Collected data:
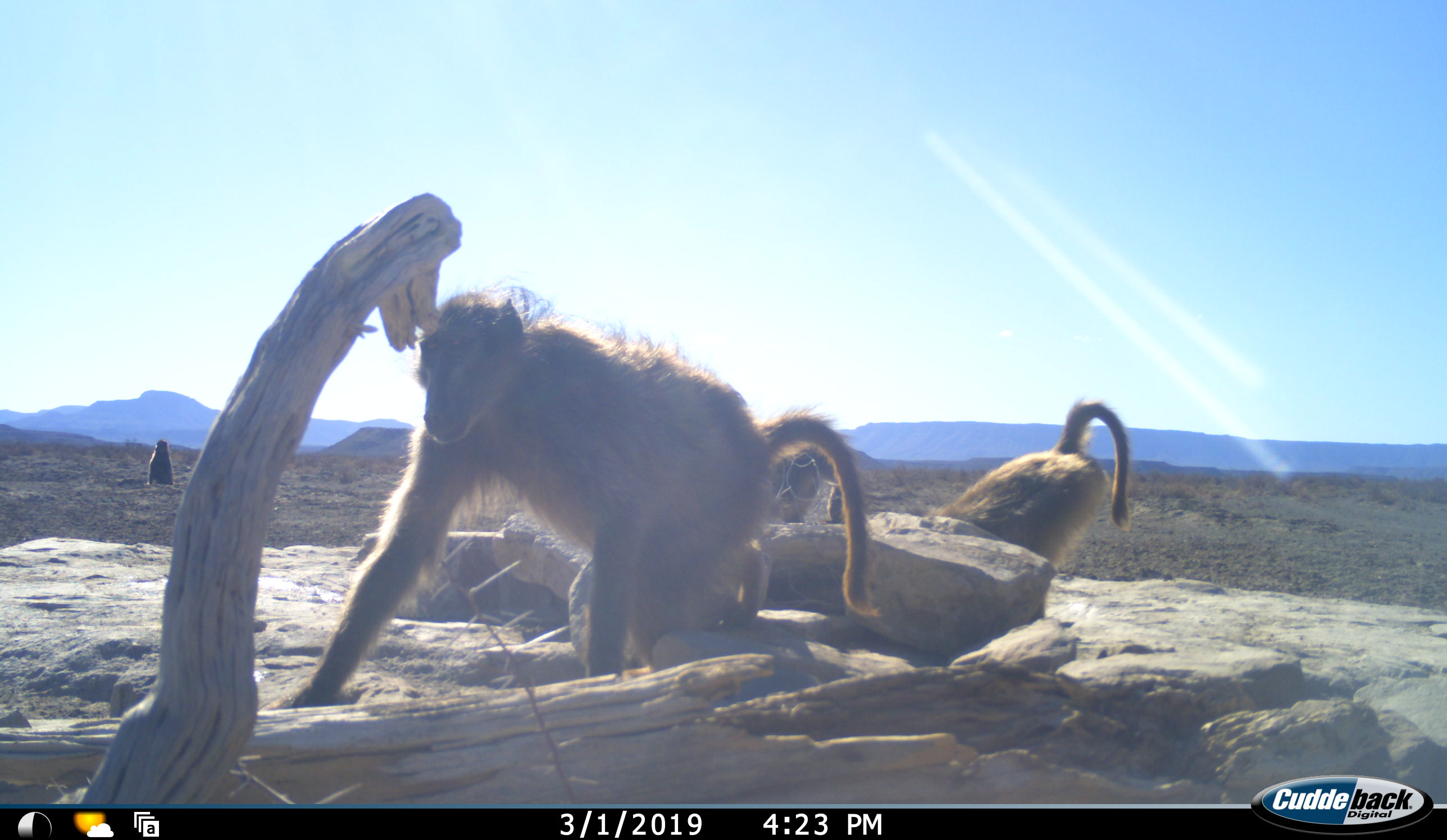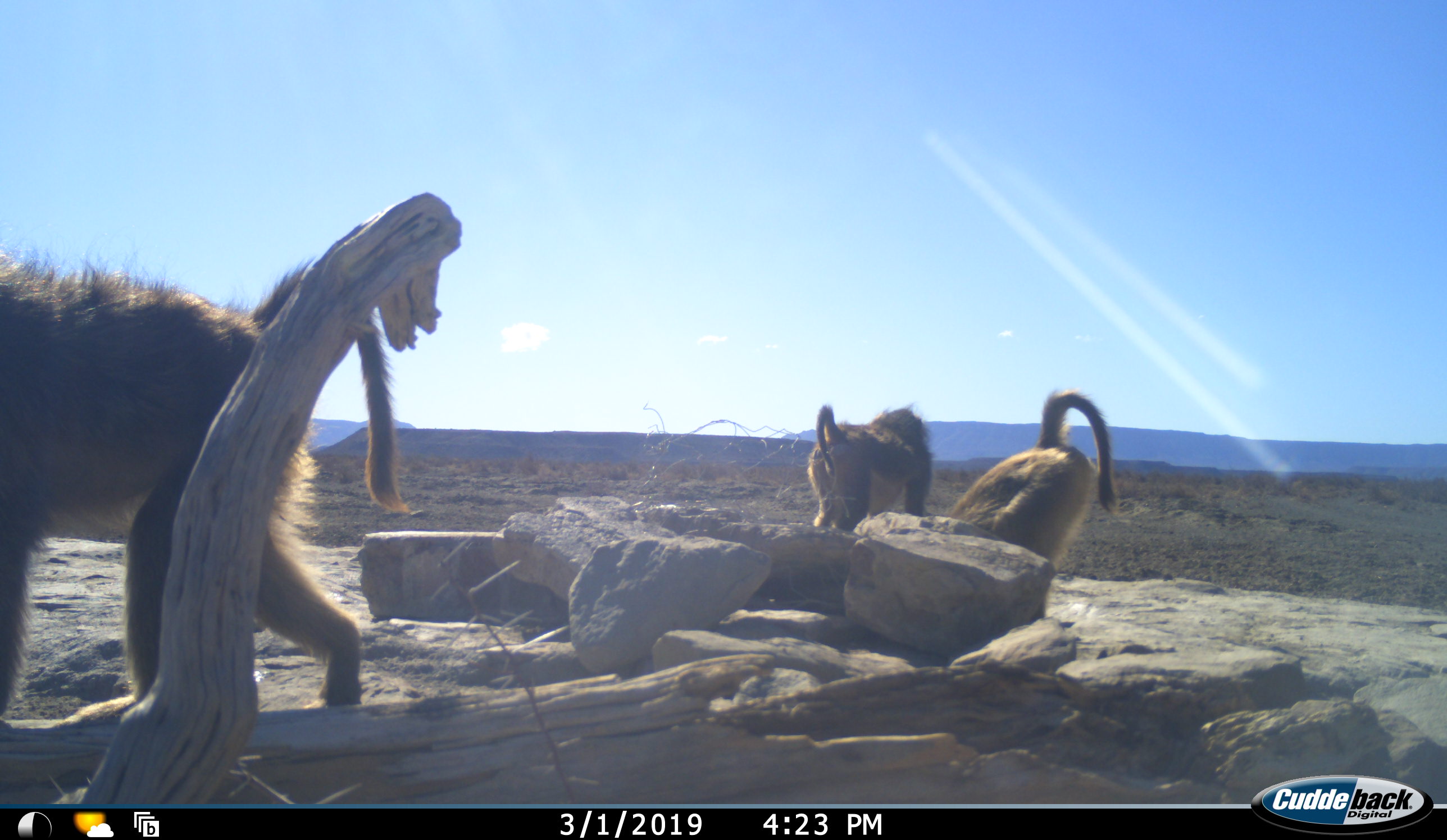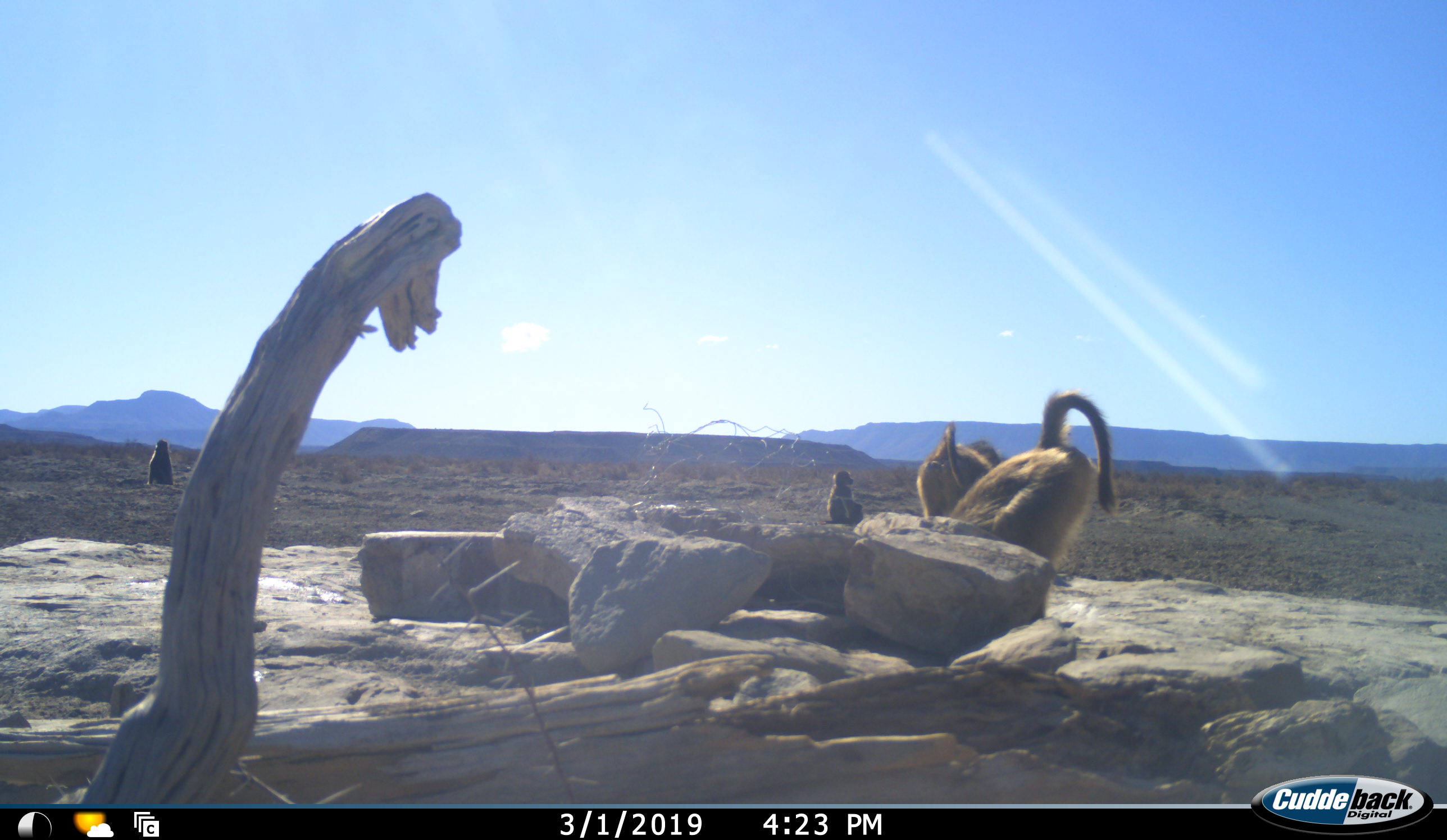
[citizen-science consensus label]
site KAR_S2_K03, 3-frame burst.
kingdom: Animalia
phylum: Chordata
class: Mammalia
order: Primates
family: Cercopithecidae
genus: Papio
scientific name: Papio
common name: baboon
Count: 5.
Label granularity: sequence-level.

---

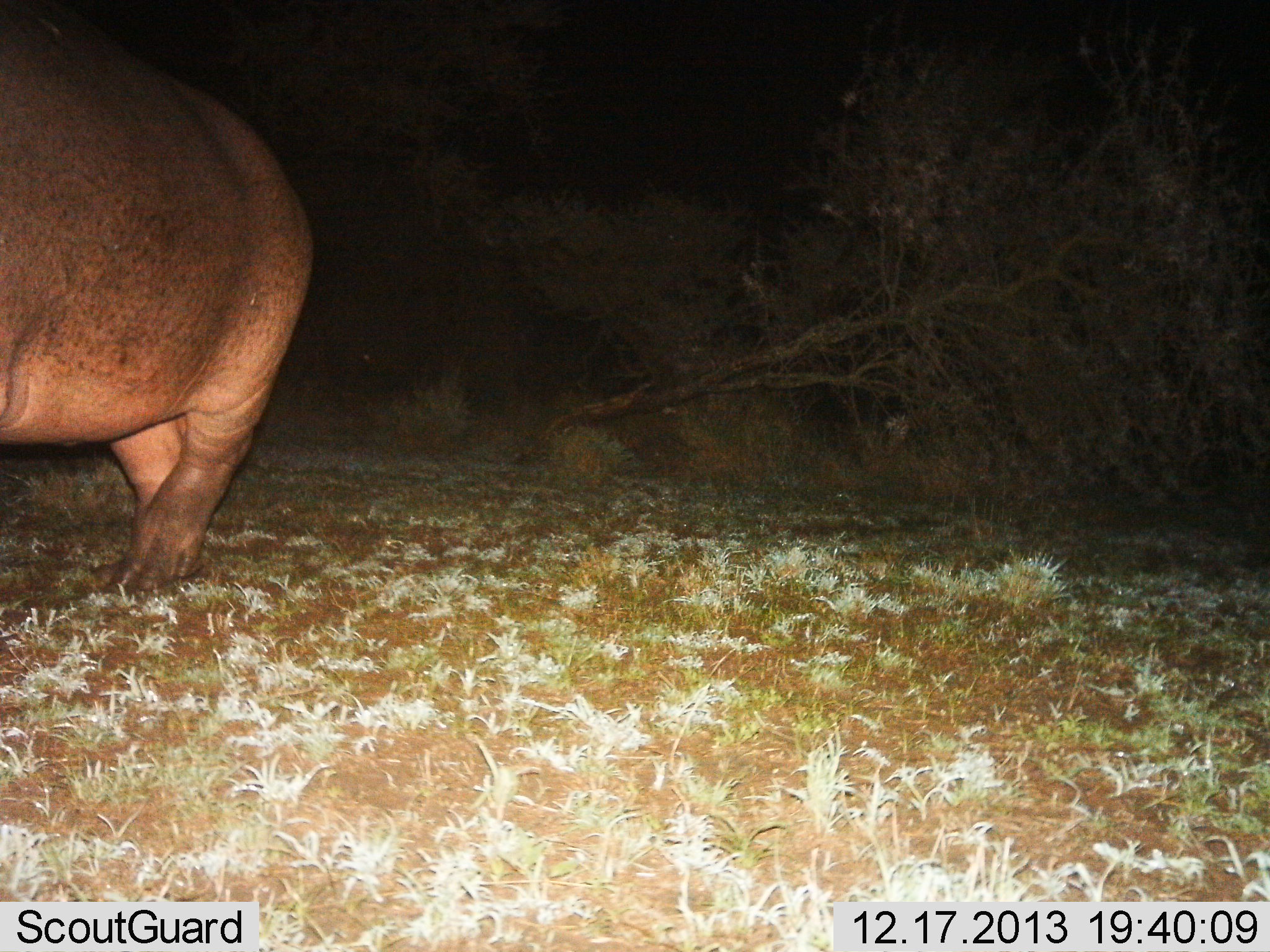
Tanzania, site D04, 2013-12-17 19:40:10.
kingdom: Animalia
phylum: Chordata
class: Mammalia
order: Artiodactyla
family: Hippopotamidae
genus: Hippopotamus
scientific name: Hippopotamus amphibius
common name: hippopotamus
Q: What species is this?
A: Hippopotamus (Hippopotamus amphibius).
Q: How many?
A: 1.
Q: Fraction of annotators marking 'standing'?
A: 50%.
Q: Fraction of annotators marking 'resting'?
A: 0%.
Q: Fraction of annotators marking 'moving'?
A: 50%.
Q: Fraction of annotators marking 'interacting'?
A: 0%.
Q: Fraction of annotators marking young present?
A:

* * *

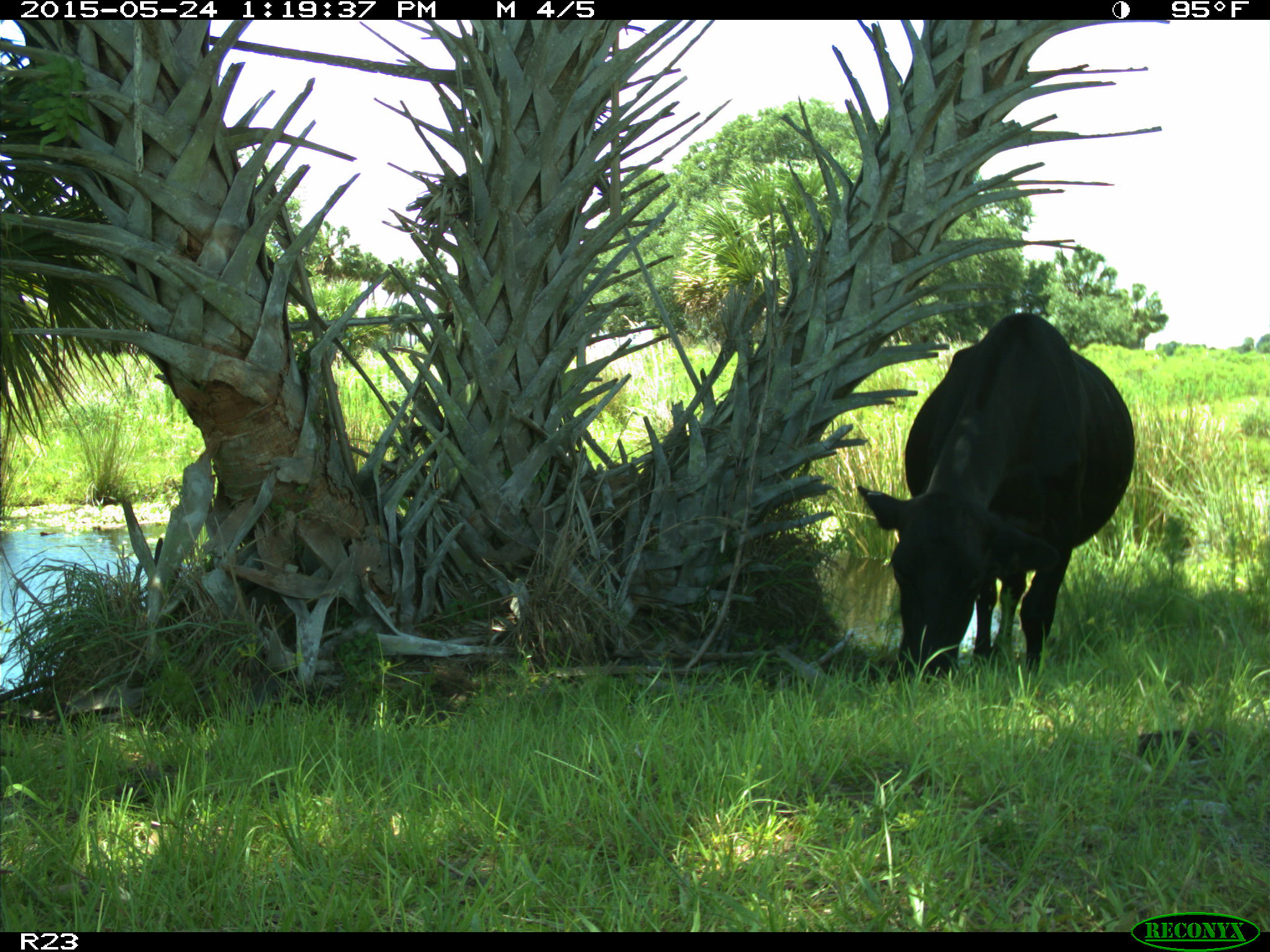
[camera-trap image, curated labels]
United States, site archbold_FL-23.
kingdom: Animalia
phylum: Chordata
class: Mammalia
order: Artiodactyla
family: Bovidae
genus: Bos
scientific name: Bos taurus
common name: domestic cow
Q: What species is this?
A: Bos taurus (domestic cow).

§ What the task asks
Using the records above, list each line that includes "Fraction".

§ Final answer
Q: Fraction of annotators marking 'standing'?
Q: Fraction of annotators marking 'resting'?
Q: Fraction of annotators marking 'moving'?
Q: Fraction of annotators marking 'interacting'?
Q: Fraction of annotators marking young present?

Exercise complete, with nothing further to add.